TO DO:
Copy verbatim everything in the entries below from the line containing "When looking at" down to the line containing "2.08 meters", including both of those lines.

Image and question entries
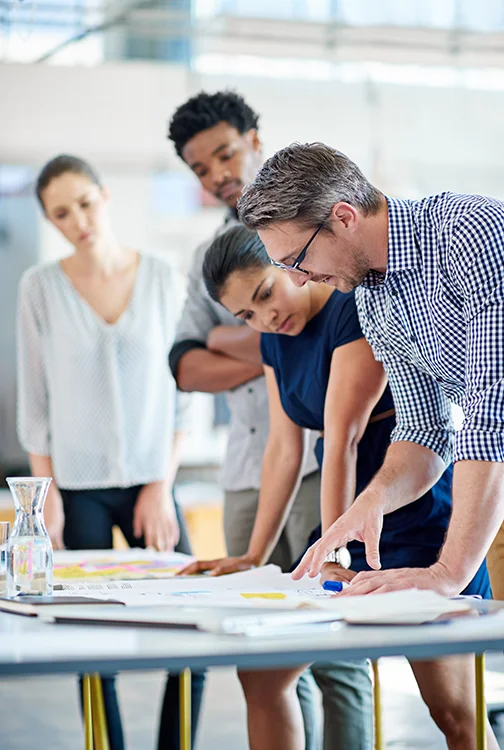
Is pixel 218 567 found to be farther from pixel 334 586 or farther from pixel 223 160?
pixel 223 160

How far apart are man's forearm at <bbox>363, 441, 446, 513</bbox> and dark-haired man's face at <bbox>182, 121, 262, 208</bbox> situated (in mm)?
1027

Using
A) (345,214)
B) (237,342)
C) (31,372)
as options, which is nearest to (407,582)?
(345,214)

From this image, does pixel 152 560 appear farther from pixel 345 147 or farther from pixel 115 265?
pixel 345 147

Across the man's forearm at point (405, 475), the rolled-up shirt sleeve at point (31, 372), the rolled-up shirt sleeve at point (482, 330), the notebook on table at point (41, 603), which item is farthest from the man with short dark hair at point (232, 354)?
the notebook on table at point (41, 603)

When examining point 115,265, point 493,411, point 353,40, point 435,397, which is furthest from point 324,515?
point 353,40

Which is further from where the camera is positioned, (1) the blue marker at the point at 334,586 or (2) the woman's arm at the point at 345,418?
(2) the woman's arm at the point at 345,418

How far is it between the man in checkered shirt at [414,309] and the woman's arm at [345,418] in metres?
0.07

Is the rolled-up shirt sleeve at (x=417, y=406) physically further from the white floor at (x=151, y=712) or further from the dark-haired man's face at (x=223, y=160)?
the white floor at (x=151, y=712)

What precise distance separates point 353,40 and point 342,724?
4.38 metres

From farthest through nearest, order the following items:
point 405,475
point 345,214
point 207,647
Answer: point 405,475
point 345,214
point 207,647

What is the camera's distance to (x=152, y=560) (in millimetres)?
2230

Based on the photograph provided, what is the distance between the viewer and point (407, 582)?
1.39 metres

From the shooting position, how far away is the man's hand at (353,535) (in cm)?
150

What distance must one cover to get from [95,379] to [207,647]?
183 centimetres
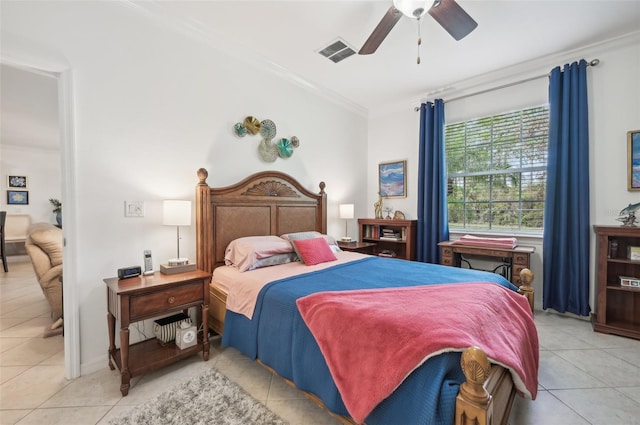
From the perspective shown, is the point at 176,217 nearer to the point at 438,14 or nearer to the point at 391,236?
the point at 438,14

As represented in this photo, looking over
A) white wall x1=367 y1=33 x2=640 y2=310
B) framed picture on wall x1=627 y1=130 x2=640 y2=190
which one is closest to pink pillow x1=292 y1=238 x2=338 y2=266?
white wall x1=367 y1=33 x2=640 y2=310

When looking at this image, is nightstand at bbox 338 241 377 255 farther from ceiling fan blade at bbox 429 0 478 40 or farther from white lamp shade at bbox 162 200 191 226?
ceiling fan blade at bbox 429 0 478 40

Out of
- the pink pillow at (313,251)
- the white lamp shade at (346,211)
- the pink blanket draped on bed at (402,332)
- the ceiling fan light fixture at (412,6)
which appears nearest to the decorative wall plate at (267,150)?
the pink pillow at (313,251)

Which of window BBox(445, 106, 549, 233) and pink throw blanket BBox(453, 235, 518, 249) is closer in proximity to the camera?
pink throw blanket BBox(453, 235, 518, 249)

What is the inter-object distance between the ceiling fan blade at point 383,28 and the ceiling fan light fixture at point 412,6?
0.04 meters

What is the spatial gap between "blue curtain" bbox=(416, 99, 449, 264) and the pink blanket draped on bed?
2.08 meters

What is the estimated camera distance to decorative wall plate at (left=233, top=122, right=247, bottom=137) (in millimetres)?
2883

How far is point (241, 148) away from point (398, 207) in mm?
2652

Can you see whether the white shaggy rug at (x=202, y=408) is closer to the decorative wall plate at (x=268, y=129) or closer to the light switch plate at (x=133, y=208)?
the light switch plate at (x=133, y=208)

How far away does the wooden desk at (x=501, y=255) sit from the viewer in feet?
9.81

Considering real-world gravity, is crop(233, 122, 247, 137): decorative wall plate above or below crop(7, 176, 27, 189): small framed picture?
above

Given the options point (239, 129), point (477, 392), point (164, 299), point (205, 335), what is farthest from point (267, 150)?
point (477, 392)

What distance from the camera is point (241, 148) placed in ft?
9.71

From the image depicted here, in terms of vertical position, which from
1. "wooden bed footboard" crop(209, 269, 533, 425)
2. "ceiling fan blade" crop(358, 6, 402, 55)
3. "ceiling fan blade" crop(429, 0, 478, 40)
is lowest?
"wooden bed footboard" crop(209, 269, 533, 425)
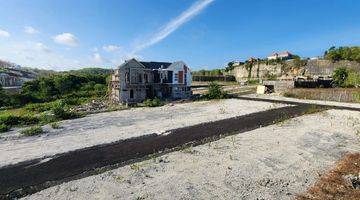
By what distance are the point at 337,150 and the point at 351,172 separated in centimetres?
404

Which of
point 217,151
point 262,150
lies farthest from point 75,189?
point 262,150

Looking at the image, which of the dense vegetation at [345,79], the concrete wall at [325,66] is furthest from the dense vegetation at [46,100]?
the concrete wall at [325,66]

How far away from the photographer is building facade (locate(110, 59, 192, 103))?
42.2 m

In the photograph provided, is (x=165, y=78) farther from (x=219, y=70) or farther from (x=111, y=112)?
(x=219, y=70)

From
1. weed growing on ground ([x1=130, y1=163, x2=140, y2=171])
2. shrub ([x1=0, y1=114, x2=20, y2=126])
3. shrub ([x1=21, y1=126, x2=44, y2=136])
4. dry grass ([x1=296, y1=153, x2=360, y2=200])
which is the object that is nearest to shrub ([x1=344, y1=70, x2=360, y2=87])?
dry grass ([x1=296, y1=153, x2=360, y2=200])

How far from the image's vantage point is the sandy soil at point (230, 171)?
12.3 metres

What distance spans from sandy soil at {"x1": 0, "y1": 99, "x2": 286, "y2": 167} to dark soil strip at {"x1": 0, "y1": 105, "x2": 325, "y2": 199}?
4.49 feet

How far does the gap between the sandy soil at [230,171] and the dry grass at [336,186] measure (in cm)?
43

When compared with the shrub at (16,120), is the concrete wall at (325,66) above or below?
above

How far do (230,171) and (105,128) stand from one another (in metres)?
14.0

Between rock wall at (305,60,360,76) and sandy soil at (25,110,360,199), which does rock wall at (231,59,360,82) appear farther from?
sandy soil at (25,110,360,199)

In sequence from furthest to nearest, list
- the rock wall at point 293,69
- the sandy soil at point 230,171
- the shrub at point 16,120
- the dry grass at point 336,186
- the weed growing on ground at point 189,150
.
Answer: the rock wall at point 293,69, the shrub at point 16,120, the weed growing on ground at point 189,150, the sandy soil at point 230,171, the dry grass at point 336,186

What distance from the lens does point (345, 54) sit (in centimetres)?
6919

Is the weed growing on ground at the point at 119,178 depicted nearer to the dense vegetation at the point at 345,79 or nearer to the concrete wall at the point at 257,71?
the dense vegetation at the point at 345,79
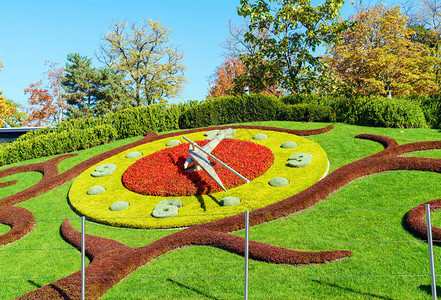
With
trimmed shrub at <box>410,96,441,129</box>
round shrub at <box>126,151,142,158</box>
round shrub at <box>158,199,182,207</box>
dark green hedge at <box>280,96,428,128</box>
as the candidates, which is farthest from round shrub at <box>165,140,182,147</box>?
trimmed shrub at <box>410,96,441,129</box>

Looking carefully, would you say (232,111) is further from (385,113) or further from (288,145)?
(385,113)

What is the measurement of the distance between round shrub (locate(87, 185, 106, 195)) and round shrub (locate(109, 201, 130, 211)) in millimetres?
1920

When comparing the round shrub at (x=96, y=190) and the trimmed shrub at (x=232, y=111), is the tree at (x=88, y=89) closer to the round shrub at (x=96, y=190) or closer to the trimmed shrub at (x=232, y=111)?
the trimmed shrub at (x=232, y=111)

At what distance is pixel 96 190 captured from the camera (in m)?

SOLUTION:
When looking at this image, is nightstand at bbox 338 241 377 255 farther from ceiling fan blade at bbox 429 0 478 40 or farther from white lamp shade at bbox 162 200 191 226?
ceiling fan blade at bbox 429 0 478 40

Out of
- the pink pillow at (313,251)
- the white lamp shade at (346,211)
- the pink blanket draped on bed at (402,332)
- the ceiling fan light fixture at (412,6)
which appears nearest to the decorative wall plate at (267,150)?
the pink pillow at (313,251)

Which of window BBox(445, 106, 549, 233) and pink throw blanket BBox(453, 235, 518, 249) is closer in proximity to the camera?
pink throw blanket BBox(453, 235, 518, 249)

What is the inter-object distance between the ceiling fan blade at point 383,28 and the ceiling fan light fixture at point 412,6?
0.04 meters

What is the spatial gap between "blue curtain" bbox=(416, 99, 449, 264) and the pink blanket draped on bed?
2.08 meters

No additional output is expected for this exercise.